Zwei Konzerte finden an ungewöhnlichem Ort, in der Hermann-Neuberger-Sportschule, statt. Wie wird das möglich?
Der Sport ist viel weiter, als wir alle es sind. Die guten Fußballer spielen zusammen, egal wo sie herkommen, daher war dieser Schritt eigentlich sehr nah – auch um ein neues Publikum zu gewinnen. Auf dem Sportcampus Saar befinden sich zwei Hallen, eine davon mit fast neogotisch anmutender Hallen-Architektur mit interessanter Akustik, und die andere, in der wir das Brahms-Requiem aufführen, verfügt über steil ansteigende Publikums-Tribünen. Das Orchester sitzt, wie in einer Manege, unten in der Mitte. Die Anlage ist eine Holzkonstruktion – man sieht und hört sehr gut. Den Hochschulstandort kulturell einzubinden war schon immer ein Wunsch von mir.

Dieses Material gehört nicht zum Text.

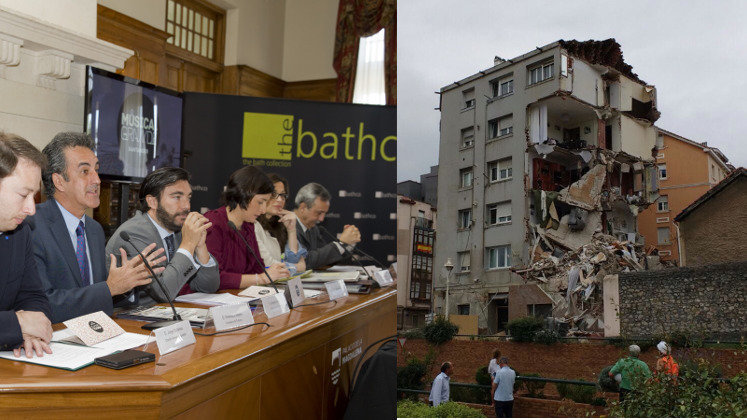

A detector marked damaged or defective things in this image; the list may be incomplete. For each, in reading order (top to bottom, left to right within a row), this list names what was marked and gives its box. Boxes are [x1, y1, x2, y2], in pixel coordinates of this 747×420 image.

damaged apartment building [438, 40, 660, 334]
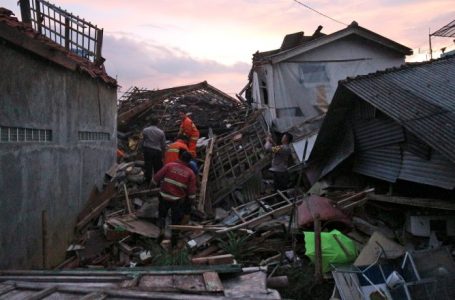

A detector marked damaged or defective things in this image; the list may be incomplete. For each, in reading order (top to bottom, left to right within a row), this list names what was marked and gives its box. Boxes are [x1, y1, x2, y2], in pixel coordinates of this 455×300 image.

damaged roof [0, 7, 116, 86]
damaged roof [253, 21, 414, 64]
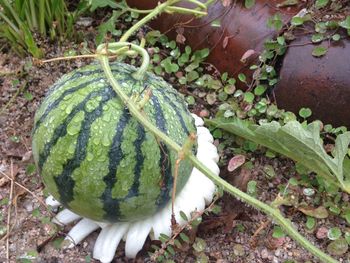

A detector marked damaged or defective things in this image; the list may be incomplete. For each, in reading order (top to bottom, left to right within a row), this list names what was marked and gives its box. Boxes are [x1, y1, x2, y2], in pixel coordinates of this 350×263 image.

rusty terracotta pot [126, 0, 350, 128]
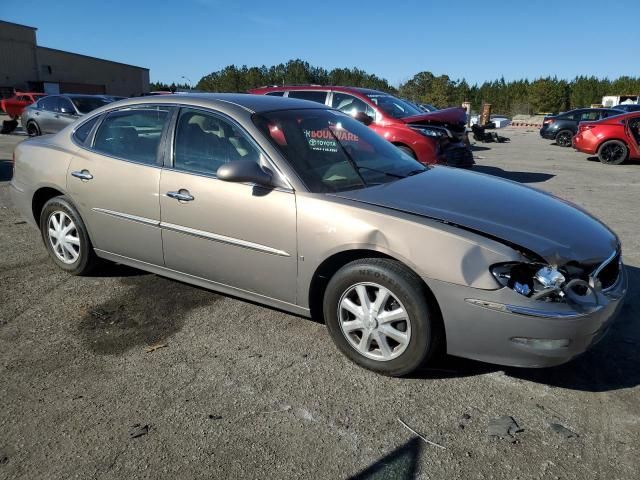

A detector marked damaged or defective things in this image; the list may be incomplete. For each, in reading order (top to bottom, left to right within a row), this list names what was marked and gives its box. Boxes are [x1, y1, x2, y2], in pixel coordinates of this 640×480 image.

damaged front bumper [422, 264, 628, 370]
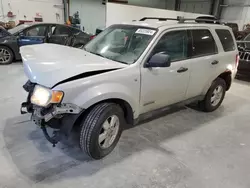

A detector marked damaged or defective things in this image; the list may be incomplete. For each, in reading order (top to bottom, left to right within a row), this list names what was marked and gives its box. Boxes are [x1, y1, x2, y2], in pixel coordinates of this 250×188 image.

crumpled hood [20, 43, 127, 88]
damaged front end [20, 80, 82, 146]
front bumper damage [20, 80, 82, 146]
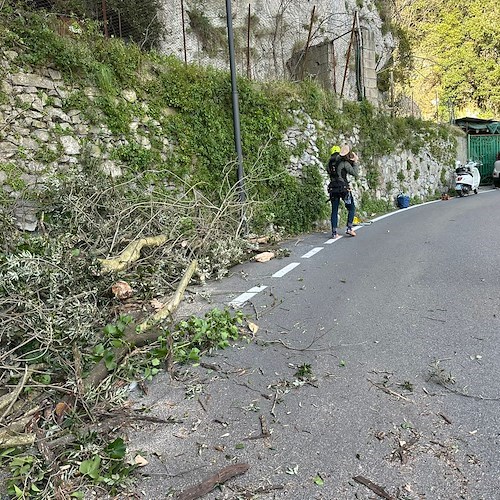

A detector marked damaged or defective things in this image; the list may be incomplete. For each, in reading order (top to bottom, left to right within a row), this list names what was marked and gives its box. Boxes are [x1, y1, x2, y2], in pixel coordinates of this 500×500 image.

Das Babylon Orchestra Berlin beschließt die diesjährigen Festspiele. Ein „Weltmusik"-Ensemble?
Dieses Ensemble bekommt einen Preis nach dem anderen. Auf jedem Festival, wo sie aufgetreten sind, hat das Publikum getanzt, war wie von Sinnen und völlig begeistert. Ein mitreißendes Ensemble – ein finales Feuerwerk für Herz und Sinne unserer diesjährigen Festivalausgabe!
Der Förderverein der Internationalen Musikfestspiele Saar gewann im vergangenen Jahr Mitglieder hinzu. Diese Entwicklung beflügelt Sie sicherlich. Was könnte Sie als Festivalleiter in diesem Jahr beflügeln?
Beflügeln könnte mich, wenn wir die Menschen ein Stück weit aus dieser paralysierten Situation herausbekommen. Musik, die Herzen berührt und zu den Seelen spricht gemeinsam zu erleben, ist ein Stück Freiheit. Das gibt positive Energie.